I always set mine exactly how I want it before I bed it.  I just always lift the loose jaw up and then push the pan down to the night latch and never get snapped fingers. I don't want any creep in my pan.  I always check my MB550's every year and tweak pan tension, level, creep and over all performance before I start setting them.


----------



## mallardsx2

Why do you not wax them? Never seen an answer to that. I guess he speed dips them?


----------



## Ol' Gobblero

mallardsx2 said:


> Why do you not wax them? Never seen an answer to that. I guess he speed dips them?



I do not wax because it takes too long for me. I have 400-450 traps that are running all year. Trapping is my full time job. Trapped every week except 4 last calendar year. I will degrease, pressure wash and dip in Zep’s once every 3 months or so. But if you keep your traps running and catching they never get a chance to rust. Our soil is sandy for the most part so a coon will knock any rust off of them pretty easily.

Nothing against waxing, but once it warms up here in March wax melts and turns into a big mess. I just see it as an unnecessary added step. If I only ran 3-4 dozen traps I would probably still boil them in dye, but not wax. I run a shortened dog on my traps with zero pan creep so I do not have to rely the wax to speed my traps up.


----------

# DATASET RECORDS
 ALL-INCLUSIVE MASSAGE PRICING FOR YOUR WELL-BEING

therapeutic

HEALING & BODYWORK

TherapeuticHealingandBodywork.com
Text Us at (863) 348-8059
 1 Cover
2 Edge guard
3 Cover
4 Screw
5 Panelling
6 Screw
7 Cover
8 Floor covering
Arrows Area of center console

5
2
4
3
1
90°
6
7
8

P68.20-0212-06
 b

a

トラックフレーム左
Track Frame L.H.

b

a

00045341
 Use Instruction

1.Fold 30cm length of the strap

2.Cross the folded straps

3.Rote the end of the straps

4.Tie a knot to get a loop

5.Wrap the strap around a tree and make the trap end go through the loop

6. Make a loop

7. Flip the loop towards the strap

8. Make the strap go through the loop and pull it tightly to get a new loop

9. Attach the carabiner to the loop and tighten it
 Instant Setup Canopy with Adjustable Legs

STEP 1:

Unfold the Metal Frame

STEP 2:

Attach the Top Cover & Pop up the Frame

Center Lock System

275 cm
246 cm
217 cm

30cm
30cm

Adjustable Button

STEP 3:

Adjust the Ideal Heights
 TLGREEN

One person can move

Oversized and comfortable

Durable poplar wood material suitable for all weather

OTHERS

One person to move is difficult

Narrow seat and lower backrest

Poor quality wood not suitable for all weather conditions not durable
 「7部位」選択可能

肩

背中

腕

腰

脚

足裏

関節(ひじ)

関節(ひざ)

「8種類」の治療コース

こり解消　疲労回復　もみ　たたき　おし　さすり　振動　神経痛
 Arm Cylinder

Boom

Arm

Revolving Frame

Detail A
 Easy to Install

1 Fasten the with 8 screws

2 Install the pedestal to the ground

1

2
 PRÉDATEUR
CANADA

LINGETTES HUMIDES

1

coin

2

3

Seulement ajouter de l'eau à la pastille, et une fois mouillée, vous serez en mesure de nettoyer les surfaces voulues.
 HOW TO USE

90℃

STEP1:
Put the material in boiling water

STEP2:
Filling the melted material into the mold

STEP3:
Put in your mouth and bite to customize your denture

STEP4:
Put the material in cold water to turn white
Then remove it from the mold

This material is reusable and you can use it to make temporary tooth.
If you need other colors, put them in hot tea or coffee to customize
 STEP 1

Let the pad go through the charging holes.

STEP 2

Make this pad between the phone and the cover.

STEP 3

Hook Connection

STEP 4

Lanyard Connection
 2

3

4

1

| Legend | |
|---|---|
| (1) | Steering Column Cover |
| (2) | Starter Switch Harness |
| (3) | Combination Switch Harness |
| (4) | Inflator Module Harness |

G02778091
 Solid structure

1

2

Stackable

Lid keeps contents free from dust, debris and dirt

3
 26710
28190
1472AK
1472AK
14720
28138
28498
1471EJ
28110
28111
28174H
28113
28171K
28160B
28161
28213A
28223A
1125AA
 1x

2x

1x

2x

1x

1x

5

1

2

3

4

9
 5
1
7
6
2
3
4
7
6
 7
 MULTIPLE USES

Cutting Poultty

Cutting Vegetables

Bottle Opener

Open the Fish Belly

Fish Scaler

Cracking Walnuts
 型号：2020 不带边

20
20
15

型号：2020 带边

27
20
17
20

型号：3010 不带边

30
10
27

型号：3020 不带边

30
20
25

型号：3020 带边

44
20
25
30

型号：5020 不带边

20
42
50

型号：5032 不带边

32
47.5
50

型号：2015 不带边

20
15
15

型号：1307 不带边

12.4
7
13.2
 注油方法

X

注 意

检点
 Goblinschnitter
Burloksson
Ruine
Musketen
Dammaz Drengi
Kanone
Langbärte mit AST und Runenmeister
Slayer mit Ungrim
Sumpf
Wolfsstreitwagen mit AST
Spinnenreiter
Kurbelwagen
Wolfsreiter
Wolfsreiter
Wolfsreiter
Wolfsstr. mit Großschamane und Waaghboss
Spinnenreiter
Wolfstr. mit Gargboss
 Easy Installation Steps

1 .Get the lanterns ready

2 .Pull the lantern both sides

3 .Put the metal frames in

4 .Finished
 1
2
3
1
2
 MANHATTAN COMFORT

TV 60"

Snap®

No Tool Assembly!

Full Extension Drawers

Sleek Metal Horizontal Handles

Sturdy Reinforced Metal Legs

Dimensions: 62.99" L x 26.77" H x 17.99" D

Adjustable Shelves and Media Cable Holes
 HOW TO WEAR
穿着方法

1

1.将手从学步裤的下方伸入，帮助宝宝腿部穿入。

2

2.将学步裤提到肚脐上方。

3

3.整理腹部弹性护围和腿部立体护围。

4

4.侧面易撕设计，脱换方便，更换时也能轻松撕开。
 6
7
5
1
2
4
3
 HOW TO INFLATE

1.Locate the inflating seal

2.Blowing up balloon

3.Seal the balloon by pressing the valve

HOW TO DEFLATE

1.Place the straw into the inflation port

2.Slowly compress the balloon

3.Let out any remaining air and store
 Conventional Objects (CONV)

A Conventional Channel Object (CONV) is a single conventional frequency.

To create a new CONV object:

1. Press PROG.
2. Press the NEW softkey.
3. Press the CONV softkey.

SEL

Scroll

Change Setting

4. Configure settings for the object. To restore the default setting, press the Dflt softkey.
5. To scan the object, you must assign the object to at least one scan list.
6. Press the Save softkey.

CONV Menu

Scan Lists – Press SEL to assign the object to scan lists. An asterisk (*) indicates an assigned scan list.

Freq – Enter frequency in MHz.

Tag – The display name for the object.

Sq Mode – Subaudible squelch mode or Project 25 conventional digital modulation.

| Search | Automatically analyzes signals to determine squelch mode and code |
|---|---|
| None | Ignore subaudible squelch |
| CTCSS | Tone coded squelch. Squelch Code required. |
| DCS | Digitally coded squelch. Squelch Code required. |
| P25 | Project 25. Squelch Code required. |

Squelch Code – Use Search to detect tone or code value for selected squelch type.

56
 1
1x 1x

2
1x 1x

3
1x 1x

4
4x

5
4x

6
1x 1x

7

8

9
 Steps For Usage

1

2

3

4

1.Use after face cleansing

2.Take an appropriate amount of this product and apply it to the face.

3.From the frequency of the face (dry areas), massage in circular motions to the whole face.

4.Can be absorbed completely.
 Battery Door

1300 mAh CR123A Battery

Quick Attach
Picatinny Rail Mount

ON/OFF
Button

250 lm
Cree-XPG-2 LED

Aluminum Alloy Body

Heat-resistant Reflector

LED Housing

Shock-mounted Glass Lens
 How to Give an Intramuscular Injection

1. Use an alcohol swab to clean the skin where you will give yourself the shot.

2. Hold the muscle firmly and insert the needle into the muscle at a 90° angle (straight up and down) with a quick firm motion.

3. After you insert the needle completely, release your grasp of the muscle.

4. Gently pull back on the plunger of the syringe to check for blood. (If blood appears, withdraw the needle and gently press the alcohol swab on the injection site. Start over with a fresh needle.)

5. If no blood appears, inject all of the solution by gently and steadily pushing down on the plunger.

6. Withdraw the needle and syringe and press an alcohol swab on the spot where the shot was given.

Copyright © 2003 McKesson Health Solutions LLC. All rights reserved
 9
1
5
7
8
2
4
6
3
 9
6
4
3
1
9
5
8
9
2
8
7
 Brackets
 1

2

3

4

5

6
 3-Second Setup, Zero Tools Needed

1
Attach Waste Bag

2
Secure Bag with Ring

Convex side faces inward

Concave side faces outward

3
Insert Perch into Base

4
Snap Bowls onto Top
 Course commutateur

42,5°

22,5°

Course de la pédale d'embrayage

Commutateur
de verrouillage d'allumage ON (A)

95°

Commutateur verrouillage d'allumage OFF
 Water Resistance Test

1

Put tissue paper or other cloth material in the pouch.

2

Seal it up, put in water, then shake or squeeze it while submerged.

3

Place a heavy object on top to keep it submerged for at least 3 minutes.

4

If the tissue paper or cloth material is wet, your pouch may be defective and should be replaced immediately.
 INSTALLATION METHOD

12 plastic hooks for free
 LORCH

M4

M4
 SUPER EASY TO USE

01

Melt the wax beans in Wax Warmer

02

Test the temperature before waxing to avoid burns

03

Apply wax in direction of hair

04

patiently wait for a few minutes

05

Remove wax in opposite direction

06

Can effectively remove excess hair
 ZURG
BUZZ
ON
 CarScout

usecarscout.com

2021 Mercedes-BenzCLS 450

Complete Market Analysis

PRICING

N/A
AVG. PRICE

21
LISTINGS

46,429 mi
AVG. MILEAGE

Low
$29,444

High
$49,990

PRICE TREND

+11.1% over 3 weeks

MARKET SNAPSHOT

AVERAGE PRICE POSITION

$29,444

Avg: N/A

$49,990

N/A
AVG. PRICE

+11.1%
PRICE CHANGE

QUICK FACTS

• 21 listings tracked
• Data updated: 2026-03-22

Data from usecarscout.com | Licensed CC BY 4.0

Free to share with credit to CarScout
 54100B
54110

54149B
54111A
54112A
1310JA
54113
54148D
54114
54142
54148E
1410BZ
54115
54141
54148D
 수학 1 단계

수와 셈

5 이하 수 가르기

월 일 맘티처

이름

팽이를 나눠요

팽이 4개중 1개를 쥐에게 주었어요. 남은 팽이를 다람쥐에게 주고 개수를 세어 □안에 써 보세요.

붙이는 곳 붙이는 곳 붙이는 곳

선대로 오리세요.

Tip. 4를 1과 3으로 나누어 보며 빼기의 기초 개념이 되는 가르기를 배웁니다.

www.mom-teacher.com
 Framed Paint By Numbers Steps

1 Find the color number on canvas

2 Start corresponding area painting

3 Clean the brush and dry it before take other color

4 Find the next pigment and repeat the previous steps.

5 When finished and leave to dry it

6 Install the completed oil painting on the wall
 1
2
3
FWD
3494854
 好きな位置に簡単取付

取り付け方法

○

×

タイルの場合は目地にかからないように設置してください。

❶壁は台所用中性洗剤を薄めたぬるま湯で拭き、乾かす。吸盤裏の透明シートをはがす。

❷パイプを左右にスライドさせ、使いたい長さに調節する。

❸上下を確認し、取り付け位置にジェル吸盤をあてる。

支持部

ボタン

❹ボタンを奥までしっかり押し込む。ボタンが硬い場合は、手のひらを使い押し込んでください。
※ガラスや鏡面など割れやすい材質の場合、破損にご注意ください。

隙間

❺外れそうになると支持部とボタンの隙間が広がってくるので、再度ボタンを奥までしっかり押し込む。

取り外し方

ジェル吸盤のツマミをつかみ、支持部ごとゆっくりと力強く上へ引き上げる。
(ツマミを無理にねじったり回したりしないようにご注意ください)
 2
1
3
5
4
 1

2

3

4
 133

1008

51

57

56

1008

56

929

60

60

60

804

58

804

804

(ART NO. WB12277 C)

# ASSIGNED TASK
In the trapping thread, answer these:
1. Which trap model does the first post say gets checked and tweaked every year?
2. How many traps are running all year?
3. In what month does it warm up enough for wax to melt and turn into a mess?

# COMPLETED TASK
1. MB550's
2. 400-450
3. March